* **Page extract**

State Route 304 is the designation for Seymour Drive, which runs 0.71 miles (1,140 m) from US 501 east to US 360 north of and parallel to the Dan River within the town of South Boston.

==SR 306==

View east along SR 306 in Newport News

State Route 306 is the designation for the 0.88-mile (1,420 m) segment of Harpersville Road from US 60 east to US 17 and SR 143 within the city of Newport News.

==SR 349==

View north along SR 349 at US 501 in Halifax

State Route 349 is the unsigned designation for Edmunds Boulevard, a 0.12-mile (630 ft; 190 m) L-shaped highway that passes closely follows the west and south sides of the Halifax County Courthouse in the town of Halifax. The north and east sides of the courthouse are flanked by SR 360 and US 501, respectively.

==SR 359==

SR 359 southbound at SR 31 in Jamestown

State Route 359 is the designation for Jamestown Festival Parkway, a 0.34-mile (550 m) connector between Colonial Parkway and SR 31 near the site of the Jamestown settlement. The road was taken over by the state in 1959.

* **What is needed**
Please reproduce the state routes text above, everything from "View east along" down to "US 501, respectively.", word for word.

* **Provided information**
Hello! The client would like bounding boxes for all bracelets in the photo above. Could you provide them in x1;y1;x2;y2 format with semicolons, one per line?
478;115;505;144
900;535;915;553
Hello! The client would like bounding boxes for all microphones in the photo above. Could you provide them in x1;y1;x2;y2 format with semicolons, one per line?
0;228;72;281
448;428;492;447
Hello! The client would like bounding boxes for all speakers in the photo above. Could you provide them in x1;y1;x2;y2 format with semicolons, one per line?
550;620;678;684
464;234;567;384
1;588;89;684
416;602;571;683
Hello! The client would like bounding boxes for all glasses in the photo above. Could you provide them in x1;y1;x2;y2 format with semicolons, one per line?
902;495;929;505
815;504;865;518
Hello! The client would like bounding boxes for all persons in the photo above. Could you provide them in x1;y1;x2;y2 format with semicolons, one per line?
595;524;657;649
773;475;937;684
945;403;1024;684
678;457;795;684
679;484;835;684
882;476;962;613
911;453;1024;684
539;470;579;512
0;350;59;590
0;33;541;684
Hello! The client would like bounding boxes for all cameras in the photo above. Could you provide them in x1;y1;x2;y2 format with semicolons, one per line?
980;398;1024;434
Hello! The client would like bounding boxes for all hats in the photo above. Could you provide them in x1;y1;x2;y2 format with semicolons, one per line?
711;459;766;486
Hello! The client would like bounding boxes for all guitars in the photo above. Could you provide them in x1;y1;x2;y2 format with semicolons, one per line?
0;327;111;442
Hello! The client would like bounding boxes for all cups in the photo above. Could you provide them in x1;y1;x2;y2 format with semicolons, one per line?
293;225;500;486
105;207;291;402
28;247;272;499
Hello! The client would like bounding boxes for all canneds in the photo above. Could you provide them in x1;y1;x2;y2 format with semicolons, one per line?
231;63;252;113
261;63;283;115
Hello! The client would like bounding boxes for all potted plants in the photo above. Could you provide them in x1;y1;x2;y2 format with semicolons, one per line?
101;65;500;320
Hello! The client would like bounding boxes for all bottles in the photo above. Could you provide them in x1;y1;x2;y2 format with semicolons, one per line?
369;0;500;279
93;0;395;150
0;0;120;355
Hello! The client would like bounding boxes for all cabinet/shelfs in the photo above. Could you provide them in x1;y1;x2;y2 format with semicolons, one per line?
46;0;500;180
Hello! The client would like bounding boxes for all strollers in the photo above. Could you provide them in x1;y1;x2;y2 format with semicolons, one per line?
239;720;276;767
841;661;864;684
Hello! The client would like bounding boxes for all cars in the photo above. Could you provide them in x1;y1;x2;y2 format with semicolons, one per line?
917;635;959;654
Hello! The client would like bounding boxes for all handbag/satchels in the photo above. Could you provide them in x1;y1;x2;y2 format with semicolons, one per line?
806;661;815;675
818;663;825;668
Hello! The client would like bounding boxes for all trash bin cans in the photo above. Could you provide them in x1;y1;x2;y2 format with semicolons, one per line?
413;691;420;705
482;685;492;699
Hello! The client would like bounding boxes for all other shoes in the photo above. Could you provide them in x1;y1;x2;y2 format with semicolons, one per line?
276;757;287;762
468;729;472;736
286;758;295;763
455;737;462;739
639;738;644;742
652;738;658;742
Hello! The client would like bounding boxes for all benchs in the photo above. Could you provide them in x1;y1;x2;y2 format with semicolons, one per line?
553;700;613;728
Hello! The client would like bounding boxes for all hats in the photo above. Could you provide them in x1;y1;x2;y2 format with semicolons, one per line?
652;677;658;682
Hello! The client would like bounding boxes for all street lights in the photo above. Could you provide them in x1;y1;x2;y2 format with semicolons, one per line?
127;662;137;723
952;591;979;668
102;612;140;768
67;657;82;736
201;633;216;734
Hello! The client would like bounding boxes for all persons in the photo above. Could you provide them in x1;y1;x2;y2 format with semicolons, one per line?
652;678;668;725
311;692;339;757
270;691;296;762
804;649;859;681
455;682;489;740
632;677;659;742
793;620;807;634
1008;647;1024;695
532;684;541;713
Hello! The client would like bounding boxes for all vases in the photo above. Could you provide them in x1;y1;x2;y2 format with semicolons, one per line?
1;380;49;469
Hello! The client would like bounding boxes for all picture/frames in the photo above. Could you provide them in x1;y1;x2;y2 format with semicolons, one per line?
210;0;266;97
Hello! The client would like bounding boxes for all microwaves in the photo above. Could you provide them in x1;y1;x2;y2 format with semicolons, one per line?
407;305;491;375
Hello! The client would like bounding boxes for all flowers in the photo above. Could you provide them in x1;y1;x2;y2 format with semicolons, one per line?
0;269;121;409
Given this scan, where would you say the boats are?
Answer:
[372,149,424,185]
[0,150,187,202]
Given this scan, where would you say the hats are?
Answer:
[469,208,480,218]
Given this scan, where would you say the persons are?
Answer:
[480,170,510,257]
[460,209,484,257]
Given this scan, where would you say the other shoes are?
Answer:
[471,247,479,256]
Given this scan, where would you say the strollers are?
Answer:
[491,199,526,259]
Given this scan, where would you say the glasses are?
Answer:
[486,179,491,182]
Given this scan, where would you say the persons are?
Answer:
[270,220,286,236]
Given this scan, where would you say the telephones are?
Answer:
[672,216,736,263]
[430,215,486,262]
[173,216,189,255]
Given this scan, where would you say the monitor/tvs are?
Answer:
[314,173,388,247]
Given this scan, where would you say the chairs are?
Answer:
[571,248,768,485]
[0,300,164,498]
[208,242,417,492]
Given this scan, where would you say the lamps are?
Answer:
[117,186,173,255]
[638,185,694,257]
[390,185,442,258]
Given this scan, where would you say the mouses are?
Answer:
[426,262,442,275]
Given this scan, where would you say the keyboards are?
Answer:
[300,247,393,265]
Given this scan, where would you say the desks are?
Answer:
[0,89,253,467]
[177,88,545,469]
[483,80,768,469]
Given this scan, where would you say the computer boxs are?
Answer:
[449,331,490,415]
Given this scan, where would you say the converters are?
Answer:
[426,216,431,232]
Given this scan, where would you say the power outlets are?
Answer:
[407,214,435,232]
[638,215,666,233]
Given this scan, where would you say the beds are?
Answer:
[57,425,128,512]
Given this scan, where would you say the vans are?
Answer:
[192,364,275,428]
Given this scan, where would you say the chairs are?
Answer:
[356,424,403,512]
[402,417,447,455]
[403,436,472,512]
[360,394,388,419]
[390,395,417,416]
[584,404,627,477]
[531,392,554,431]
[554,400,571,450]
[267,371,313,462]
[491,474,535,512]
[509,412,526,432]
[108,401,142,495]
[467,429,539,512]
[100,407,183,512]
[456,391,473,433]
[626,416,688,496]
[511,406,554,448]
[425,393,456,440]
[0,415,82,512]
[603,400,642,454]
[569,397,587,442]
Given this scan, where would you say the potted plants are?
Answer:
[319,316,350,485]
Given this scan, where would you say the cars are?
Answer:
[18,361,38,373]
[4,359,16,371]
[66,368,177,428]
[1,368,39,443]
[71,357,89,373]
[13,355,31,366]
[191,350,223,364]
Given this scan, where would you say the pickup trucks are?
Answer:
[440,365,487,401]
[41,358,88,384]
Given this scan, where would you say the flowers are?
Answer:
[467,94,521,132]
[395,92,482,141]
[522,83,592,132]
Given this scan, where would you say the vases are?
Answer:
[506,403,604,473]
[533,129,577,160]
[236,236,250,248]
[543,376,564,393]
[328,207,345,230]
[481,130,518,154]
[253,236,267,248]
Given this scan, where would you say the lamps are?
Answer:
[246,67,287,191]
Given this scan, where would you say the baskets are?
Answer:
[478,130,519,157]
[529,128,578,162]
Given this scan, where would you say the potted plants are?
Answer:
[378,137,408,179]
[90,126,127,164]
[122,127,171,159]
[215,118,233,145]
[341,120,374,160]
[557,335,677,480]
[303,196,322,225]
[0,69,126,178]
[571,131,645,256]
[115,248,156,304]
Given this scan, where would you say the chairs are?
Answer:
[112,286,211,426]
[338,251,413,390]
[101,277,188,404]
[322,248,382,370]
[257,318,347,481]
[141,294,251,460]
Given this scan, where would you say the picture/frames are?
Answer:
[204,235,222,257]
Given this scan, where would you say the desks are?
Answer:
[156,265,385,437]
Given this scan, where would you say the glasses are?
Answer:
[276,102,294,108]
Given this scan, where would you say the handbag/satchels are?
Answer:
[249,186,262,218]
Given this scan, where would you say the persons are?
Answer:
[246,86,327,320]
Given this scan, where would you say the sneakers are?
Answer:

* **Exercise output**
View east along SR 306 in Newport News

State Route 306 is the designation for the 0.88-mile (1,420 m) segment of Harpersville Road from US 60 east to US 17 and SR 143 within the city of Newport News.

==SR 349==

View north along SR 349 at US 501 in Halifax

State Route 349 is the unsigned designation for Edmunds Boulevard, a 0.12-mile (630 ft; 190 m) L-shaped highway that passes closely follows the west and south sides of the Halifax County Courthouse in the town of Halifax. The north and east sides of the courthouse are flanked by SR 360 and US 501, respectively.